Revise the lines below by replacing "brick paver strip" with "brick walkway" wherever it appears, leaving everything else unchanged. Omit the pictures from your answer.

|---|

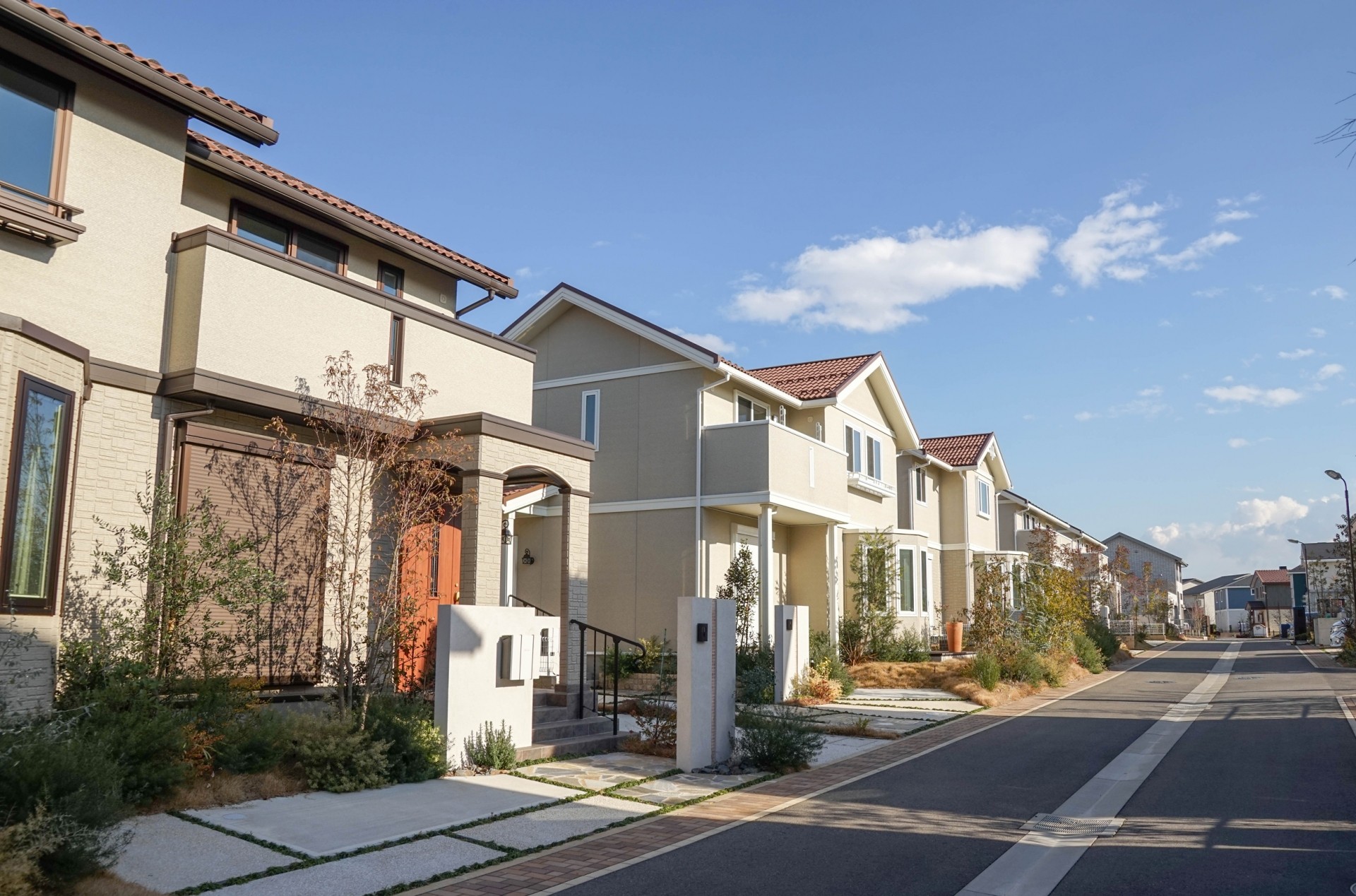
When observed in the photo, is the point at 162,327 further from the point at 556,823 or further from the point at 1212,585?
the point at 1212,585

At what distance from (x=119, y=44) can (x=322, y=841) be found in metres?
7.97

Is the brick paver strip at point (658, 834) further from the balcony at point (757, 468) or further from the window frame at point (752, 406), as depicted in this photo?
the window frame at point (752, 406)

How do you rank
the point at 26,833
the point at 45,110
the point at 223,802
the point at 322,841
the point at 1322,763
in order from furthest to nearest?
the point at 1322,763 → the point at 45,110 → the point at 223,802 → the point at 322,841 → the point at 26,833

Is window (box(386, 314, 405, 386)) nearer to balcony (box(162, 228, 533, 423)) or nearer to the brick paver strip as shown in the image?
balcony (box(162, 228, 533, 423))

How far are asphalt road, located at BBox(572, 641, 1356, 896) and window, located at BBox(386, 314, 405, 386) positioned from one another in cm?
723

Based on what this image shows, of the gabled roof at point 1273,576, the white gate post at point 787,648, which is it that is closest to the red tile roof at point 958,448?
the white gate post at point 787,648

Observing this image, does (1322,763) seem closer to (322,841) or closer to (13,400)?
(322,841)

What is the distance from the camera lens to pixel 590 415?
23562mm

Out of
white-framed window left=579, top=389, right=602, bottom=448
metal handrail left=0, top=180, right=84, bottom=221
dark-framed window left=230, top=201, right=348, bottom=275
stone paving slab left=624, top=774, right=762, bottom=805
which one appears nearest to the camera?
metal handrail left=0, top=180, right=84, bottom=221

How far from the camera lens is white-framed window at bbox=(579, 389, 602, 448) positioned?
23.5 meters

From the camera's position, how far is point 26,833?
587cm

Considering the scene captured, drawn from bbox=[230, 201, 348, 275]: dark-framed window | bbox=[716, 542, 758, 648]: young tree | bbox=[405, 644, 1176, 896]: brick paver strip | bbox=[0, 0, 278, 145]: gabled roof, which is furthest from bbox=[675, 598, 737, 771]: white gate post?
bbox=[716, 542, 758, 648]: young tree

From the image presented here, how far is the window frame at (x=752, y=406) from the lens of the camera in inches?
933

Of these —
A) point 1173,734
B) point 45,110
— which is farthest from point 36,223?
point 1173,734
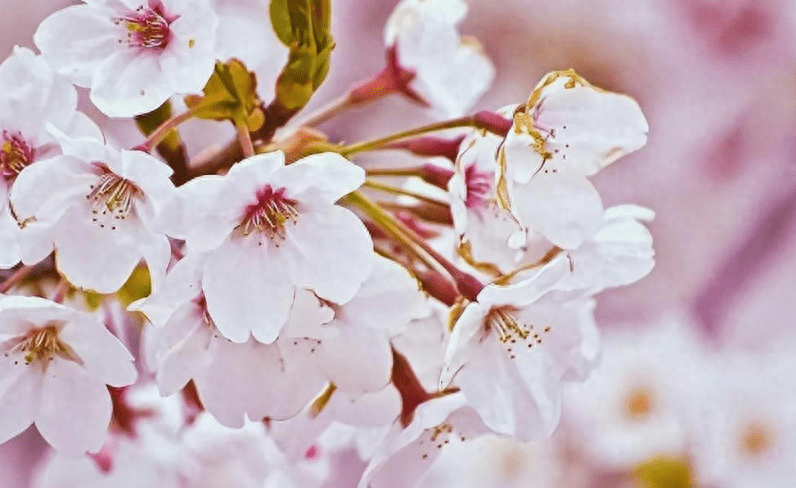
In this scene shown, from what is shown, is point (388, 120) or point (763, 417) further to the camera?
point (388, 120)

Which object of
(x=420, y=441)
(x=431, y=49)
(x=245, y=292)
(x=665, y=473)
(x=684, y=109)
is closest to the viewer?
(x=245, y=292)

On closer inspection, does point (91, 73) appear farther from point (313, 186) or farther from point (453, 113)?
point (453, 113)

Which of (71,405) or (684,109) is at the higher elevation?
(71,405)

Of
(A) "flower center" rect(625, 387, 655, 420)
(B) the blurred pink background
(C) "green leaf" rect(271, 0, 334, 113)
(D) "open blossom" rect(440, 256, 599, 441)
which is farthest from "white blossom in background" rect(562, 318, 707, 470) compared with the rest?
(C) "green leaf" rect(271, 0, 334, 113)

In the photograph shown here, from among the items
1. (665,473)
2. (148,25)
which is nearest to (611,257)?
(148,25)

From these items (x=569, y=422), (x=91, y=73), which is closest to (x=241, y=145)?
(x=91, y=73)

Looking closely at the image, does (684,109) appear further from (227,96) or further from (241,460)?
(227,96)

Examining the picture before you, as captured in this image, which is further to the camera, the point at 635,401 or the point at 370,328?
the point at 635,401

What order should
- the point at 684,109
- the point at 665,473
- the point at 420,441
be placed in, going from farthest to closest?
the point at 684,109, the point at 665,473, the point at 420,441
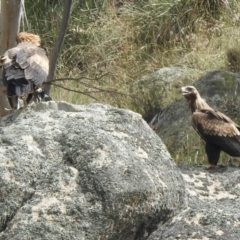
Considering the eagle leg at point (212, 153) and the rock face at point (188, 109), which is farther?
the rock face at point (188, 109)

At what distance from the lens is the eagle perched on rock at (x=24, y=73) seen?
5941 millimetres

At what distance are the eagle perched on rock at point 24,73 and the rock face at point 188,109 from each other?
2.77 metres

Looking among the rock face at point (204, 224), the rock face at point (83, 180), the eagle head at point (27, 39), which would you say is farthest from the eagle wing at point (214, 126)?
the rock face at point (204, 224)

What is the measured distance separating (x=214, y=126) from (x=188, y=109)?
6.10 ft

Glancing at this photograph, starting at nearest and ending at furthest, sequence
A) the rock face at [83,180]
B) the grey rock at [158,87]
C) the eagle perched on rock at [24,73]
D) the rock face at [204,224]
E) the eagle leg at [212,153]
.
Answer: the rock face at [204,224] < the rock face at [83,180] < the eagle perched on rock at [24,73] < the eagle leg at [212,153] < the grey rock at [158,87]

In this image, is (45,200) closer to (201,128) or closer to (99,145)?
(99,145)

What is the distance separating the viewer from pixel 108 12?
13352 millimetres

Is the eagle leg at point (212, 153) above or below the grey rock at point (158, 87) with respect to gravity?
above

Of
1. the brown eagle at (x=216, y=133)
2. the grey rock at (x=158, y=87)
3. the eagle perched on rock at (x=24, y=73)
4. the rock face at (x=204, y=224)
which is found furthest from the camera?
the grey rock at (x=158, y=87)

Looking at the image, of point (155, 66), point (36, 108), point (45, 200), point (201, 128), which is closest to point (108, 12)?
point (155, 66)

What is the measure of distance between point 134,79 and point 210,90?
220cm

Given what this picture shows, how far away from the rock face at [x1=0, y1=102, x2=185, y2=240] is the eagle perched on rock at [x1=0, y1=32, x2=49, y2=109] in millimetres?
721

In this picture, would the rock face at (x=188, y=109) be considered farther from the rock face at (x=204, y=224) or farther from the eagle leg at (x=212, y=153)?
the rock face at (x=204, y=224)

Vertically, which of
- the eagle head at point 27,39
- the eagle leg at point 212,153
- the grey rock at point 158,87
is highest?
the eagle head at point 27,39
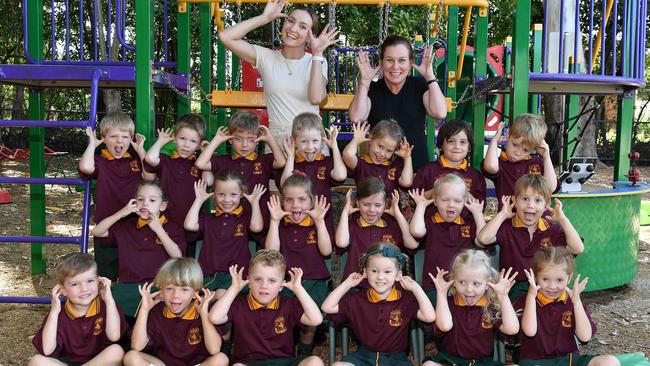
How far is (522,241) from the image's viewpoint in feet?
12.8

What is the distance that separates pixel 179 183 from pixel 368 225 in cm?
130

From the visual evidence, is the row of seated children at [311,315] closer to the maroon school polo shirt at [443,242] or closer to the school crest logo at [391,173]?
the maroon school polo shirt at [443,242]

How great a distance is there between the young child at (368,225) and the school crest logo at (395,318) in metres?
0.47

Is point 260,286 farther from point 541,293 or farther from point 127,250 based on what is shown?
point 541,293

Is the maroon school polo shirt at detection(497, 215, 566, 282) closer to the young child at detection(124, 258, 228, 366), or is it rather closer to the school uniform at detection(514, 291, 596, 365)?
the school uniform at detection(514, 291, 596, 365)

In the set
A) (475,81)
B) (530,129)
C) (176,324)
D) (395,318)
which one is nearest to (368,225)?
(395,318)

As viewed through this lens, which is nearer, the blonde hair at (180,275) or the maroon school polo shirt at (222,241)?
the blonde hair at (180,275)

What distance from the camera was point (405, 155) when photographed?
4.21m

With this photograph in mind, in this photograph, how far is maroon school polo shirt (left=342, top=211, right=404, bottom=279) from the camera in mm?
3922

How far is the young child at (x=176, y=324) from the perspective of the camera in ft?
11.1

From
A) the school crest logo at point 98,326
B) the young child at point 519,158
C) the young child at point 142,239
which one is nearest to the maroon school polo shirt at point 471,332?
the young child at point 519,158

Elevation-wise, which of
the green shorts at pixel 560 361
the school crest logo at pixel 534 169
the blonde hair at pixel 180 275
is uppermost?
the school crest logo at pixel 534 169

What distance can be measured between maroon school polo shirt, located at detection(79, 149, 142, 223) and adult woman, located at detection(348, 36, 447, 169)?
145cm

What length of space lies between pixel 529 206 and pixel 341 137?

|---|

→ Expected answer
When observed in the photo, is the point at 162,327 further from the point at 556,823 or further from the point at 1212,585?
the point at 1212,585

At what distance from (x=119, y=44) can (x=322, y=841) be found in metres?
7.97

Is the brick walkway at point (658, 834) further from the balcony at point (757, 468) or further from the window frame at point (752, 406), as depicted in this photo?
the window frame at point (752, 406)

How do you rank
the point at 26,833
the point at 45,110
the point at 223,802
the point at 322,841
the point at 1322,763
in order from furthest to nearest?
the point at 1322,763 → the point at 45,110 → the point at 223,802 → the point at 322,841 → the point at 26,833

Is window (box(386, 314, 405, 386)) nearer to balcony (box(162, 228, 533, 423)) or nearer to the brick walkway as shown in the image?
balcony (box(162, 228, 533, 423))

How far are asphalt road, located at BBox(572, 641, 1356, 896) and window, located at BBox(386, 314, 405, 386) positioned from one another in cm?
723

Based on what this image shows, of the gabled roof at point 1273,576, the white gate post at point 787,648, which is it that is closest to the red tile roof at point 958,448?
the white gate post at point 787,648

Observing this image, does (1322,763) seem closer to (322,841) or closer to (13,400)?
(322,841)

What is the distance from the camera lens to pixel 590 415?
23562mm

Out of
white-framed window left=579, top=389, right=602, bottom=448
metal handrail left=0, top=180, right=84, bottom=221
dark-framed window left=230, top=201, right=348, bottom=275
stone paving slab left=624, top=774, right=762, bottom=805
which one appears nearest to the camera?
metal handrail left=0, top=180, right=84, bottom=221

How far from the camera lens is white-framed window at bbox=(579, 389, 602, 448) positioned?
23.5 meters

From the camera's position, how far is point 26,833?
587cm

Considering the scene captured, drawn from bbox=[230, 201, 348, 275]: dark-framed window | bbox=[716, 542, 758, 648]: young tree | bbox=[405, 644, 1176, 896]: brick walkway | bbox=[0, 0, 278, 145]: gabled roof, which is furthest from bbox=[675, 598, 737, 771]: white gate post?
bbox=[716, 542, 758, 648]: young tree

From the image presented here, how far is the window frame at (x=752, y=406) from the lens of the camera in inches?
933

Of these —
A) point 1173,734
B) point 45,110
— which is farthest from point 36,223?
point 1173,734
In this scene shown, from what is shown, is point (388, 120) or point (763, 417) further to the camera?
point (388, 120)

Which object of
(x=420, y=441)
(x=431, y=49)
(x=245, y=292)
(x=665, y=473)
(x=684, y=109)
is closest to the viewer?
(x=245, y=292)

On closer inspection, does point (91, 73) appear farther from point (313, 186) or farther from point (453, 113)?
point (453, 113)

Which of (71,405) or (684,109) is at the higher elevation?
(71,405)

Of
(A) "flower center" rect(625, 387, 655, 420)
(B) the blurred pink background
(C) "green leaf" rect(271, 0, 334, 113)
(D) "open blossom" rect(440, 256, 599, 441)
which is farthest from "white blossom in background" rect(562, 318, 707, 470) compared with the rest?
(C) "green leaf" rect(271, 0, 334, 113)

In the photograph shown here, from among the items
1. (665,473)
2. (148,25)
which is nearest to (611,257)?
(148,25)

From these items (x=569, y=422), (x=91, y=73), which is closest to (x=241, y=145)?
(x=91, y=73)

Looking closely at the image, does (684,109) appear further from (227,96) or further from (241,460)?
(227,96)

Examining the picture before you, as captured in this image, which is further to the camera, the point at 635,401 or the point at 370,328?
the point at 635,401

What order should
- the point at 684,109
- the point at 665,473
- the point at 420,441
be placed in, going from farthest to closest?
the point at 684,109, the point at 665,473, the point at 420,441
Considering the eagle leg at point (212, 153) and the rock face at point (188, 109), which is farther?
the rock face at point (188, 109)

At what distance from the lens is the eagle perched on rock at (x=24, y=73) seen?
5941 millimetres

At what distance are the eagle perched on rock at point 24,73 and the rock face at point 188,109 from each other?
2.77 metres

Looking among the rock face at point (204, 224), the rock face at point (83, 180), the eagle head at point (27, 39), which would you say is farthest from the eagle wing at point (214, 126)?
the rock face at point (204, 224)

What is the measured distance separating (x=214, y=126) from (x=188, y=109)?
6.10 ft

Glancing at this photograph, starting at nearest and ending at furthest, sequence
A) the rock face at [83,180]
B) the grey rock at [158,87]
C) the eagle perched on rock at [24,73]
D) the rock face at [204,224]
E) the eagle leg at [212,153]
.
Answer: the rock face at [204,224] < the rock face at [83,180] < the eagle perched on rock at [24,73] < the eagle leg at [212,153] < the grey rock at [158,87]

In this image, is (45,200) closer to (201,128) or closer to (99,145)?
(99,145)

What is the distance separating the viewer from pixel 108 12?
13352 millimetres

Is the eagle leg at point (212, 153) above or below the grey rock at point (158, 87) with respect to gravity?
above

Of
1. the brown eagle at (x=216, y=133)
2. the grey rock at (x=158, y=87)
3. the eagle perched on rock at (x=24, y=73)
4. the rock face at (x=204, y=224)
which is found furthest from the camera?
the grey rock at (x=158, y=87)

Looking at the image, of point (155, 66), point (36, 108), point (45, 200), point (201, 128), which is closest to point (108, 12)?
point (155, 66)

What is the measure of distance between point 134,79 and point 210,90?
220cm

Given what this picture shows, how far away from the rock face at [x1=0, y1=102, x2=185, y2=240] is the eagle perched on rock at [x1=0, y1=32, x2=49, y2=109] in millimetres?
721

In this picture, would the rock face at (x=188, y=109) be considered farther from the rock face at (x=204, y=224) or farther from the eagle leg at (x=212, y=153)?
the rock face at (x=204, y=224)

Vertically, which of
- the eagle head at point 27,39
- the eagle leg at point 212,153
- the grey rock at point 158,87
is highest?
the eagle head at point 27,39
How far is (522,241) from the image's viewpoint in feet?
12.8

What is the distance that separates pixel 179 183 from pixel 368 225 in cm?
130

From the visual evidence, is the row of seated children at [311,315] closer to the maroon school polo shirt at [443,242] or closer to the school crest logo at [391,173]?
the maroon school polo shirt at [443,242]

How great a distance is there between the young child at (368,225) and the school crest logo at (395,318) in metres?
0.47

Is point 260,286 farther from point 541,293 or farther from point 127,250 based on what is shown?
point 541,293

Is the maroon school polo shirt at detection(497, 215, 566, 282) closer to the young child at detection(124, 258, 228, 366), or is it rather closer to the school uniform at detection(514, 291, 596, 365)?
the school uniform at detection(514, 291, 596, 365)

In the set
A) (475,81)
B) (530,129)
C) (176,324)
D) (395,318)
which one is nearest to (368,225)?
(395,318)

As viewed through this lens, which is nearer, the blonde hair at (180,275) or the maroon school polo shirt at (222,241)?
the blonde hair at (180,275)

What distance from the camera was point (405, 155) when photographed?
4.21m

With this photograph in mind, in this photograph, how far is maroon school polo shirt (left=342, top=211, right=404, bottom=279) from the camera in mm?
3922

How far is the young child at (x=176, y=324) from the perspective of the camera in ft?
11.1

From
A) the school crest logo at point 98,326
B) the young child at point 519,158
C) the young child at point 142,239
which one is nearest to the maroon school polo shirt at point 471,332?
the young child at point 519,158

Elevation-wise, which of
the green shorts at pixel 560 361
the school crest logo at pixel 534 169
the blonde hair at pixel 180 275
is uppermost?
the school crest logo at pixel 534 169

What distance can be measured between maroon school polo shirt, located at detection(79, 149, 142, 223) and adult woman, located at detection(348, 36, 447, 169)?
145cm

What length of space lies between pixel 529 206 and pixel 341 137?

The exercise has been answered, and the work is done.